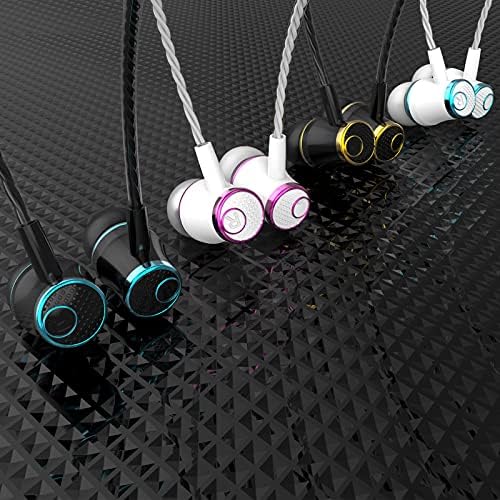 4 Pairs earphones Heavy Bass Stereo Earphones Earbuds with Remote & Microphon,Laptops,Gaming Noise Isolating Tangle Free Headsets in Ear earphones
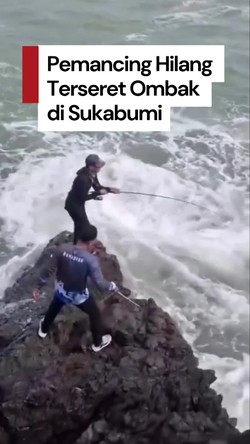 Video: Detik-detik 2 Pemancing Hilang Terseret Ombak di Sukabumi
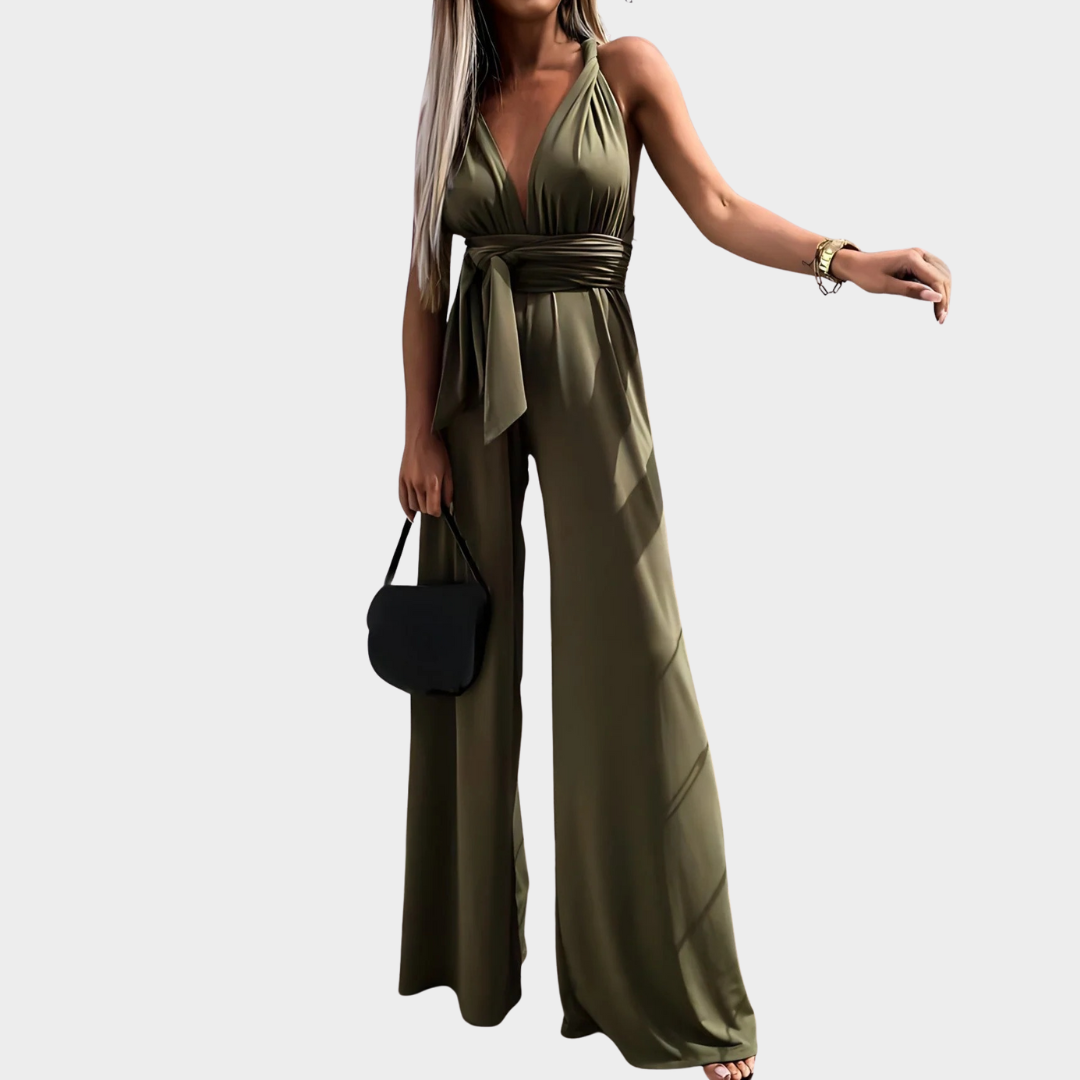Women’s Wide Leg Jumpsuit – Backless Sleeveless Bandage Romper – Solid Colour – Lightweight Fabric – Multiple Colours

### Problem details
Once more, give the listing above exactly, leaving each picture out.

### Response for this exercise
 4 Pairs earphones Heavy Bass Stereo Earphones Earbuds with Remote & Microphon,Laptops,Gaming Noise Isolating Tangle Free Headsets in Ear earphones
 Video: Detik-detik 2 Pemancing Hilang Terseret Ombak di Sukabumi
Women’s Wide Leg Jumpsuit – Backless Sleeveless Bandage Romper – Solid Colour – Lightweight Fabric – Multiple Colours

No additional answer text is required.